# Leather and stag



## robert flynt (Nov 21, 2016)

First one a 19C27 S/S blade with stacked leather handle and aluminum hardware.
Second one has a ATS34 S/S blade, amber dyed sambar stag handle and aluminum hardware. This one is a custom order and is sold.

Reactions: EyeCandy! 5 | Way Cool 3


----------



## Molokai (Nov 21, 2016)

Both are excellent, Robert. I like the stag better, looks useful in hunting.

Reactions: Thank You! 1


----------



## NYWoodturner (Nov 21, 2016)

Wow. Both are gorgeous. If I had to pick a favorite it would be the stacked leather one. Very classic and the detail is phenomenal

Reactions: Thank You! 1 | Agree 1


----------



## DKMD (Nov 21, 2016)

Very cool!

Being a knife moron, what's the little nipple on the butt of the stag handled knife?


----------



## robert flynt (Nov 21, 2016)

DKMD said:


> Very cool!
> 
> Being a knife moron, what's the little nipple on the butt of the stag handled knife?
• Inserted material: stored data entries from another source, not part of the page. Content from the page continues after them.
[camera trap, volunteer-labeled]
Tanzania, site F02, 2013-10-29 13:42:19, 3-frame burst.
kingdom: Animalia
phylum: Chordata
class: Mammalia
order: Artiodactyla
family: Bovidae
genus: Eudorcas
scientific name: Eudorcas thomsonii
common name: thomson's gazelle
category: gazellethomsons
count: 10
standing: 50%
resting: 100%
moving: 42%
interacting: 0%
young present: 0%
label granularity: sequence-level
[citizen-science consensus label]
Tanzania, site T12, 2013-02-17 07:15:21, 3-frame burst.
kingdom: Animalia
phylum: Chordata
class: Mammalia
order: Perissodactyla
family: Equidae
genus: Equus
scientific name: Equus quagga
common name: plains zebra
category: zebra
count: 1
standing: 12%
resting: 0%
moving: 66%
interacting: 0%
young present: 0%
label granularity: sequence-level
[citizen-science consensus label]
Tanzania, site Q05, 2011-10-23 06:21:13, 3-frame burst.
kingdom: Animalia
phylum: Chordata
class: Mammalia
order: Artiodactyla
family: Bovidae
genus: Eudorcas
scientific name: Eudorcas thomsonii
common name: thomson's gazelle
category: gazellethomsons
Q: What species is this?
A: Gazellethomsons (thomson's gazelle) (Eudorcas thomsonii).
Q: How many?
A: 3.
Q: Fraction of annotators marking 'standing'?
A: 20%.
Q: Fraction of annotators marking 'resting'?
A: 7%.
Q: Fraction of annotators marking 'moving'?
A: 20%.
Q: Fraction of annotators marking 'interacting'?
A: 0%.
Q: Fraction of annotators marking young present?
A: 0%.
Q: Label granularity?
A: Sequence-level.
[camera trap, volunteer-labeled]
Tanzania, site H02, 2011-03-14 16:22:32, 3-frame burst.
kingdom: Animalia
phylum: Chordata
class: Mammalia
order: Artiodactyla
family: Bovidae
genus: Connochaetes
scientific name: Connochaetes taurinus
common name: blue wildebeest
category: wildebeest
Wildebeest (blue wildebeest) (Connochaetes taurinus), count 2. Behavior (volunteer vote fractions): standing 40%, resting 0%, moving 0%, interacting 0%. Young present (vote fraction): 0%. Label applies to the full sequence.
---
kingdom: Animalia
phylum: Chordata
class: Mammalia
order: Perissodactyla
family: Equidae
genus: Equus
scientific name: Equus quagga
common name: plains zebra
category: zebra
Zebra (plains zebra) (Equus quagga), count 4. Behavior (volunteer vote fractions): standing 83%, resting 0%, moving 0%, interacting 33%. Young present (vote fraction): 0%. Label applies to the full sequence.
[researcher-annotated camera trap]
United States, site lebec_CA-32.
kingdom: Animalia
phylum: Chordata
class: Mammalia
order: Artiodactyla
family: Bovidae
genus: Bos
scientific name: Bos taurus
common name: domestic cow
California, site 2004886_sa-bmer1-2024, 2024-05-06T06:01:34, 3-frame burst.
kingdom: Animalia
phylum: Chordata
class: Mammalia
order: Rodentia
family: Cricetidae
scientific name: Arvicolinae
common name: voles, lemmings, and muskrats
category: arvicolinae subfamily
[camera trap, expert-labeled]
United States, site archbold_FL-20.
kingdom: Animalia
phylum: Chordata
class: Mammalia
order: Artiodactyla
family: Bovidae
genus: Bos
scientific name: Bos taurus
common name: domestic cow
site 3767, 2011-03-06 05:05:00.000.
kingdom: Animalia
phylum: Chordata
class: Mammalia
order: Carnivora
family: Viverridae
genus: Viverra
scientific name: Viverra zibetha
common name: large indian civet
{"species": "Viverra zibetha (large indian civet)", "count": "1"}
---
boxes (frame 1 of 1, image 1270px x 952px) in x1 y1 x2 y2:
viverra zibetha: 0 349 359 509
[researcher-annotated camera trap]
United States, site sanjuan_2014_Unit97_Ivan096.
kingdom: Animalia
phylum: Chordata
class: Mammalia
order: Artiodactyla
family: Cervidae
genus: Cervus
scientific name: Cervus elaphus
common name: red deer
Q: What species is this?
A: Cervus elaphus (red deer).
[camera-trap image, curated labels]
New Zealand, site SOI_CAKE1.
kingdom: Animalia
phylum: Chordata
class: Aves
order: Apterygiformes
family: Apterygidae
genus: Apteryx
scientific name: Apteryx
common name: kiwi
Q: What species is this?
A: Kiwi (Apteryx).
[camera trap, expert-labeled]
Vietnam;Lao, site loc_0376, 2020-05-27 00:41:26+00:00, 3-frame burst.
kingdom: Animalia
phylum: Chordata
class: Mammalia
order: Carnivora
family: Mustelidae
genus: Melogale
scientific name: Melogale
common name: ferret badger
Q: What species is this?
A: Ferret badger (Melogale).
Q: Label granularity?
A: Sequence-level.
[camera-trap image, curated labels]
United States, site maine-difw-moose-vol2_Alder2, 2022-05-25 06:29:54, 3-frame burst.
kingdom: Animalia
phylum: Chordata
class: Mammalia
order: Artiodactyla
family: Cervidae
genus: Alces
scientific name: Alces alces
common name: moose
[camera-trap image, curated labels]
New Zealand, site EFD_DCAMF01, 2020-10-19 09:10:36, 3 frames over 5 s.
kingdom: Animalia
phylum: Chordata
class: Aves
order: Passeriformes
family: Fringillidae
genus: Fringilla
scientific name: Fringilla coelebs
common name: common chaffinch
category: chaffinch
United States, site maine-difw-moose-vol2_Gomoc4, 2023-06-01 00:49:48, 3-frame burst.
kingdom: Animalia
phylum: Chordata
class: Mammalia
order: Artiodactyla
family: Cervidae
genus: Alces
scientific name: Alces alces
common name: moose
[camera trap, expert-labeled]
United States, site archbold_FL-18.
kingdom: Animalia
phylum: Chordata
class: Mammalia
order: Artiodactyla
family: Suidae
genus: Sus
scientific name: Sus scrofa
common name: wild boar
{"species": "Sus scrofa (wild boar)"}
That is actually like a nut. The end of the tang is threaded and even though everything is epoxied together it serves as insurance that it can't come apart. Some times I drill and tap the pommel it's self but in this case I just drilled through the pommel and used the nut.

Reactions: Like 1


----------



## Jack "Pappy" Lewis (Nov 21, 2016)

I love 'em both....and you could use the nut on the pommel for an emergency car glass breaker if ya had to!

Reactions: Agree 1


----------



## Wildthings (Nov 21, 2016)

WOW gorgeous stuff Robert!! I really like the first one with the stacked leather!!

Reactions: Thank You! 1


----------



## Foot Patrol (Nov 21, 2016)

Both are really nice. I like the stag handled blade.

Reactions: Thank You! 1


----------



## Jim Beam (Nov 21, 2016)

That stacked leather handle is dead sexy!

Reactions: Thank You! 1


----------



## Schroedc (Nov 21, 2016)

Wow! I love the stacked leather handle. WOuld you ever do a tutorial on how that works for those of us without a clue? I have some Western blades designed for that style handle.....


----------



## dbroswoods (Nov 22, 2016)

Both are very nice I would have to pick the Stag handled knife as my favorite I really like the blade on this one.

Mark

Reactions: Thank You! 1


----------



## robert flynt (Nov 22, 2016)

Schroedc said:


> Wow! I love the stacked leather handle. WOuld you ever do a tutorial on how that works for those of us without a clue? I have some Western blades designed for that style handle.....


I'll try to do that the next time I make one.


----------



## ripjack13 (Nov 22, 2016)

Very cool Robert. 

I'd be interested in seeing how you make the stacked handle too..

Reactions: Like 1


----------



## NYWoodturner (Nov 22, 2016)

For you pen turners - this translates. The pen is this photo is stacked leather and dyed black. They are extremely comfortable to write with, have a touch of grippiness and sell very well.

Reactions: Way Cool 3


----------



## Strider (Nov 26, 2016)

This is a good reason for me to log in a little bit more these days! :) You always surprise, sir. 
Personally, I am not a fan of aluminum, but you made it look really good!

Reactions: Thank You! 1


----------